== Article ==
** START **
Arguably the biggest mistake someone in their 20s can make is not beginning to save any money. Having some savings stashed away as a “rainy day” fund or “emergency” fund for any unforeseen expenses that could occur is always a smart idea. Furthermore, if you have the financial ability to begin investing money for retirement, through an IRA or your company 401(k), you should start to do so. If your employer 401(k) offers a matching contribution you should begin taking full advantage of that as it is essentially free savings that can enhance your returns even more! The greatest investing advantage you have is: Time. The power of compound interest over time has the ability to drastically increase investment returns and we have written about this before here and here. It is also a mistake to leave your 20s without good and established credit. There will be larger purchases that will require you to take on debt and without a respectable credit history you will end up paying more in interest and as a result saving less.
** END **
[Records from a spatial question set]
** START **
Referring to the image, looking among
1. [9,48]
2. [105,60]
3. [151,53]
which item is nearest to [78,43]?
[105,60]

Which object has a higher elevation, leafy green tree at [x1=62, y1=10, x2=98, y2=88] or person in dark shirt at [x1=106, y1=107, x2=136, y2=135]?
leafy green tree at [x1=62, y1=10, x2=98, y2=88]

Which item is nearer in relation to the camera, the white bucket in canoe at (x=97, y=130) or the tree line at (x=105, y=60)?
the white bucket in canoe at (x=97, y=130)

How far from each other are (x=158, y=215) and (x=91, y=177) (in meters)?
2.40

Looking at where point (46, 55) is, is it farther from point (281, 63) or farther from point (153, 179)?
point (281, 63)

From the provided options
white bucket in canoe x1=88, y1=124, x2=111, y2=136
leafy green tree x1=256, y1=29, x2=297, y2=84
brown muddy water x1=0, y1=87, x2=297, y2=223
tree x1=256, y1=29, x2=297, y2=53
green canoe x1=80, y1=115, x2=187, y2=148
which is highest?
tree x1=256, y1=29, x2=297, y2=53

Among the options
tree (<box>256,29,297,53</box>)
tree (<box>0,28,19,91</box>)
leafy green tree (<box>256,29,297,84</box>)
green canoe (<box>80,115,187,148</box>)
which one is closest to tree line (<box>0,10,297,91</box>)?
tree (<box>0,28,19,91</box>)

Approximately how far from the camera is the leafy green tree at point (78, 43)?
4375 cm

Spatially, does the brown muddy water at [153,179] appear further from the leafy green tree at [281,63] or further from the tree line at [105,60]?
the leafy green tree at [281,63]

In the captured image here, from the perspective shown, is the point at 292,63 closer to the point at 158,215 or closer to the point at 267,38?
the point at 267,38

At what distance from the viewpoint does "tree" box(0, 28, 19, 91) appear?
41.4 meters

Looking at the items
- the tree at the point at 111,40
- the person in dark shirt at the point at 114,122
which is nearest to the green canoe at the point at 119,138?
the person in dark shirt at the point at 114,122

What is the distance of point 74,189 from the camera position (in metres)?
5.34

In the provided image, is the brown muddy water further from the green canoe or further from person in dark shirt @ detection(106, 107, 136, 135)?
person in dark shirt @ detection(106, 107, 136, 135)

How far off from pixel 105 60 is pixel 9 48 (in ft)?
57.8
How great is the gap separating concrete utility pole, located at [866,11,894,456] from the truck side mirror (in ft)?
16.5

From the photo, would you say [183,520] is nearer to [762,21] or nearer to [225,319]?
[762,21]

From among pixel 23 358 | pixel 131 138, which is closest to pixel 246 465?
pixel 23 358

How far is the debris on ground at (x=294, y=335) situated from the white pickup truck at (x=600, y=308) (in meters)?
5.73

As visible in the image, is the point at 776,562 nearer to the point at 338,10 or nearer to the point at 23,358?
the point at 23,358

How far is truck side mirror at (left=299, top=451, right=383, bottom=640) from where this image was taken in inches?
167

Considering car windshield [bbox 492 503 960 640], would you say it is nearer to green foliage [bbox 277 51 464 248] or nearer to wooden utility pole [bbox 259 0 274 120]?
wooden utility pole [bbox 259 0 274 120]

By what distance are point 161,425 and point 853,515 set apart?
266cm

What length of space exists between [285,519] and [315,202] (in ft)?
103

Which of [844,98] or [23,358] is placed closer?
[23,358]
** END **
** START **
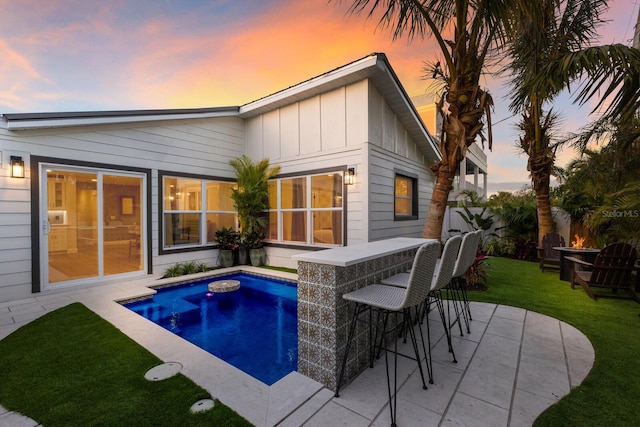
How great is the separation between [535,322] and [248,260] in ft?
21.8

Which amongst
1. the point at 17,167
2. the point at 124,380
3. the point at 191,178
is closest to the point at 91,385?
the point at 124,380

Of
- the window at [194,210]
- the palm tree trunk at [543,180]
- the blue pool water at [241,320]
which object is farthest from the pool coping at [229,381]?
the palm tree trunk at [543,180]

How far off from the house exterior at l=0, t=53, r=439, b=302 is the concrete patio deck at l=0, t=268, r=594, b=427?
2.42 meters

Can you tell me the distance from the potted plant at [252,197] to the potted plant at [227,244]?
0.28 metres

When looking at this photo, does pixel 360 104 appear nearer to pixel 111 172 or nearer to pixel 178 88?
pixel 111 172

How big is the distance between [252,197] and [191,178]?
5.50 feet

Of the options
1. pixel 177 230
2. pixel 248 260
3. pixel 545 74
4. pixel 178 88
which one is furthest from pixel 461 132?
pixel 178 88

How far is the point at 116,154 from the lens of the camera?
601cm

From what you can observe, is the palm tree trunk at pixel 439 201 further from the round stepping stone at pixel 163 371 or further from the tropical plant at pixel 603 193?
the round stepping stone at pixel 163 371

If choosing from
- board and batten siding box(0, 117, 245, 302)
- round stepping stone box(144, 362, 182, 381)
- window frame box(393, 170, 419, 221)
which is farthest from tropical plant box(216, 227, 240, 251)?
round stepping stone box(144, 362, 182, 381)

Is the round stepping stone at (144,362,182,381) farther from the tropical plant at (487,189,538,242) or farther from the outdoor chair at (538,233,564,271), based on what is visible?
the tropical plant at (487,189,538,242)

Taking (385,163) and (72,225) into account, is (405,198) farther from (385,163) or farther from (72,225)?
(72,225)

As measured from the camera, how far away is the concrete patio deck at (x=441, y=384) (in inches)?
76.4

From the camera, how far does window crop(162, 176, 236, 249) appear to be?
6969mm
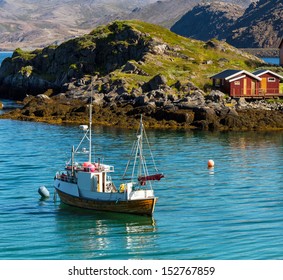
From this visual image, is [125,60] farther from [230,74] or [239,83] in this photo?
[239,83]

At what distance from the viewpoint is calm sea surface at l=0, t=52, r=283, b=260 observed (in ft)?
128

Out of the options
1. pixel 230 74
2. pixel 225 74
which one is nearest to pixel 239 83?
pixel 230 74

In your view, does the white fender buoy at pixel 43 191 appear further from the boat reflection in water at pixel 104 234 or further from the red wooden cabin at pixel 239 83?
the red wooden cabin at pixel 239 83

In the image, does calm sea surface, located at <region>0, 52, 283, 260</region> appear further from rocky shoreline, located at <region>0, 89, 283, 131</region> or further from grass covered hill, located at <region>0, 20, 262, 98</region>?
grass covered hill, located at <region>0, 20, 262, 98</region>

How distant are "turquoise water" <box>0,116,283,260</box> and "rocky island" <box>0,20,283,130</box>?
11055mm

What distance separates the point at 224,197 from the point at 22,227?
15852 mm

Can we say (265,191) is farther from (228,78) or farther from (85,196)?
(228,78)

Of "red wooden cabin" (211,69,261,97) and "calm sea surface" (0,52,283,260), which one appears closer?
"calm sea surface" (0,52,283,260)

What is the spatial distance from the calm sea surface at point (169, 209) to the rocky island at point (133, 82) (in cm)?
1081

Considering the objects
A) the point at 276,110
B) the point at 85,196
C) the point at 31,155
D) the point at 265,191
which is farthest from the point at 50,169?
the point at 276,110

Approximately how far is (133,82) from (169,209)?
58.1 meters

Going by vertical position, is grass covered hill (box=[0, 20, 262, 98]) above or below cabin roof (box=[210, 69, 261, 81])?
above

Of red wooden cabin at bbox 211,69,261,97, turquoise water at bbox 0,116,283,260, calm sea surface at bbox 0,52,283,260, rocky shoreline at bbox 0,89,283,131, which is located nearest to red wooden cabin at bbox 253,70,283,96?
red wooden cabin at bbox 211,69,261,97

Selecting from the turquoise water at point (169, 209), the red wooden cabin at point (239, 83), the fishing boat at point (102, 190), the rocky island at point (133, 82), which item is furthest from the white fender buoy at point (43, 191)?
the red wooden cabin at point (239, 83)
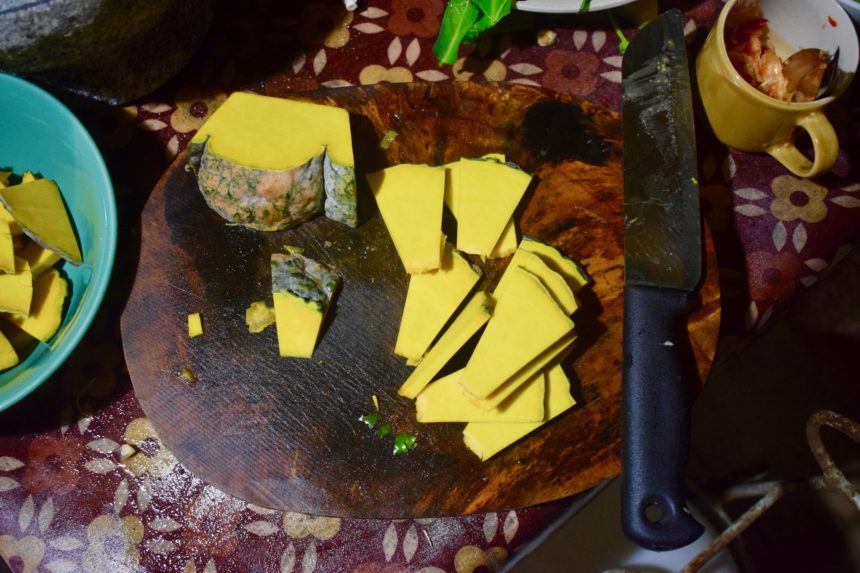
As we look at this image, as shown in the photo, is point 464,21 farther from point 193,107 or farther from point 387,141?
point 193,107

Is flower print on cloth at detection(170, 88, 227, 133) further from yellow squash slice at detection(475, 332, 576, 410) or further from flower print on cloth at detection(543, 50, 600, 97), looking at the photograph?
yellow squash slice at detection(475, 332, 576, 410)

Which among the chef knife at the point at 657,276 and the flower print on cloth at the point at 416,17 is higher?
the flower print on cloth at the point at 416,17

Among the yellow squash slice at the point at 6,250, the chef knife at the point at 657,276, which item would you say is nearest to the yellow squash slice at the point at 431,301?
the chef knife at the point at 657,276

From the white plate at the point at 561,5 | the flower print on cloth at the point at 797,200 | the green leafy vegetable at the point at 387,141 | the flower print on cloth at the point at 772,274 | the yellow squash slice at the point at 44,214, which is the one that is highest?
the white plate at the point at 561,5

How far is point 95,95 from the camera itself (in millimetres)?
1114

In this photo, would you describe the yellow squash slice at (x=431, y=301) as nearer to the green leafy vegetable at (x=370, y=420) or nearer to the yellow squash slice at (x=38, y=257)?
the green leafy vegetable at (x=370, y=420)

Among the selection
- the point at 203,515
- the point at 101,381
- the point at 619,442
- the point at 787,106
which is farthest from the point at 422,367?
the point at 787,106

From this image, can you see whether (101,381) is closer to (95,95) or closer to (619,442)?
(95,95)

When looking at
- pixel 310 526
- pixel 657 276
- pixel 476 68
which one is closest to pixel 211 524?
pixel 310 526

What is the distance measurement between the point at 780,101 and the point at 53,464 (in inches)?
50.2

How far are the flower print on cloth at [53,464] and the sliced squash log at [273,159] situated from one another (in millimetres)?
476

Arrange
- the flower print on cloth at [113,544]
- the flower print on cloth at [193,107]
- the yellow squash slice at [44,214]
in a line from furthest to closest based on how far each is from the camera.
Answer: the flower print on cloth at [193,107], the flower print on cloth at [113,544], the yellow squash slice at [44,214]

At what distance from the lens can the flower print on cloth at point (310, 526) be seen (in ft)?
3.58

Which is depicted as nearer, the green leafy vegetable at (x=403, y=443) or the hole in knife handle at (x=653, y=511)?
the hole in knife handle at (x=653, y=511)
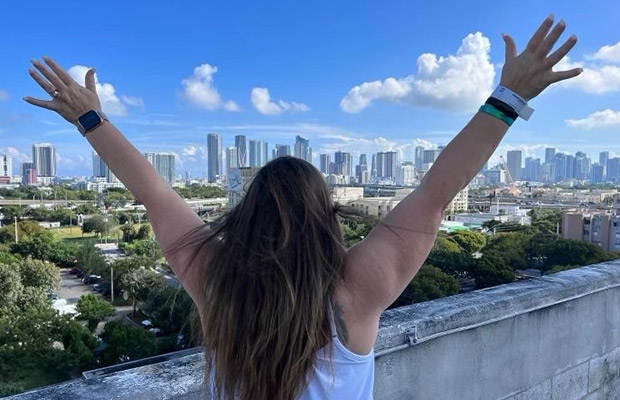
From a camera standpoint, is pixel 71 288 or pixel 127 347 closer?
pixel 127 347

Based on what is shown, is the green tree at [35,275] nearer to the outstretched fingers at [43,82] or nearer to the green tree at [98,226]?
** END **
** START **
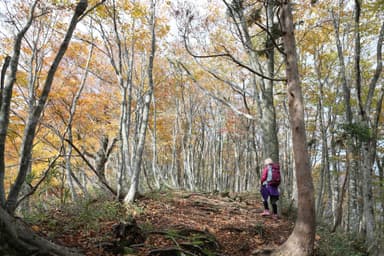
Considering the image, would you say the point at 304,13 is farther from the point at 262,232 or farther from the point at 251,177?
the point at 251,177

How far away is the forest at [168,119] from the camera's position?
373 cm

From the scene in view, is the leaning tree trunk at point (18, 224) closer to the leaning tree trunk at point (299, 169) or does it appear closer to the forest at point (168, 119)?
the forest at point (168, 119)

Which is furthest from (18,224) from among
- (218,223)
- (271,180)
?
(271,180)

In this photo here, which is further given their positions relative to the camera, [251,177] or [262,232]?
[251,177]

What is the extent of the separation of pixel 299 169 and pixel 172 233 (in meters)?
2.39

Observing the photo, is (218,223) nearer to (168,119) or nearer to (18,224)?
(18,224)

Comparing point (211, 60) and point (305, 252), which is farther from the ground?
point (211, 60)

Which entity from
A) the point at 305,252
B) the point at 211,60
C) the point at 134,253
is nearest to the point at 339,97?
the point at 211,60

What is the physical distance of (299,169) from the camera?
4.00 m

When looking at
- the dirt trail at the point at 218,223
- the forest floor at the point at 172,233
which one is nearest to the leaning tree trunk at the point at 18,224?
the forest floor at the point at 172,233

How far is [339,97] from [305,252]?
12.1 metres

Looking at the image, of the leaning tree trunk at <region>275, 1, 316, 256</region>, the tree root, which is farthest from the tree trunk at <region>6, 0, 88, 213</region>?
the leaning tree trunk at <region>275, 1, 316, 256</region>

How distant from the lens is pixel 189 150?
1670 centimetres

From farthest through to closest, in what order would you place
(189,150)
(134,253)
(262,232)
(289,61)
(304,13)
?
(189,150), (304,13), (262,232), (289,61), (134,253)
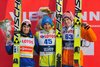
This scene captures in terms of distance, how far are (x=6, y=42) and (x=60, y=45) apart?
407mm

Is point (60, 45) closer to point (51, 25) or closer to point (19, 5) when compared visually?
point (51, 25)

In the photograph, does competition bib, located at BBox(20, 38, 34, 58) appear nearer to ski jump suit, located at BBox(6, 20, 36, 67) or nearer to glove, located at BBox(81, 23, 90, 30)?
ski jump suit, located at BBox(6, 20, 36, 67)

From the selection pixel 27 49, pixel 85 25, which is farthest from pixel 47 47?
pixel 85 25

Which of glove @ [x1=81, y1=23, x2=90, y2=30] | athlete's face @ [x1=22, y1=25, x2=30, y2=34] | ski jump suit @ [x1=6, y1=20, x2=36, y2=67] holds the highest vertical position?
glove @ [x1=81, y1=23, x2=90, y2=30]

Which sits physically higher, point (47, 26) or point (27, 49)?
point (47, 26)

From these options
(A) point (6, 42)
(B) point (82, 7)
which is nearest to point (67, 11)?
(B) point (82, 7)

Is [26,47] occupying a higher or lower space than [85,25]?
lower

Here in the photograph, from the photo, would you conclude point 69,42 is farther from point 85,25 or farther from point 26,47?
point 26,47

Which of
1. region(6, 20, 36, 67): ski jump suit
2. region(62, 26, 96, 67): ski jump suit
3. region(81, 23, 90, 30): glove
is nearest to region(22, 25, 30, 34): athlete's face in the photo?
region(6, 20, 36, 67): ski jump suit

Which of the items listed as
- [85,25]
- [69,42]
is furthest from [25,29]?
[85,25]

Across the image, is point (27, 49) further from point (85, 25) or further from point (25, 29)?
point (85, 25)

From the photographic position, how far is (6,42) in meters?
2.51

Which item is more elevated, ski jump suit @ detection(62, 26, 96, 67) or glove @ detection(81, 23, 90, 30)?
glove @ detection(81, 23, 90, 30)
** END **
== Short task ==
Continue the article on financial mistakes to avoid in your 20s, starting after its final sentence.

== The output ==
As a millennial, it is important to avoid making mistakes with your money that can jeopardize your investing goals. To mitigate these risks, start saving now, it is important to be willing to take on calculated investing risks to earn high returns. If the risk fails, you have time on your side to recover your losses and get back on track. Also, take advantage of free money in the form of employer matched 401(k) contributions. Furthermore, avoid becoming impatient because it can eliminate opportunities to further your human capital and income. As a millennial investor, avoid certain mistakes and take advantage of the fact that time is money.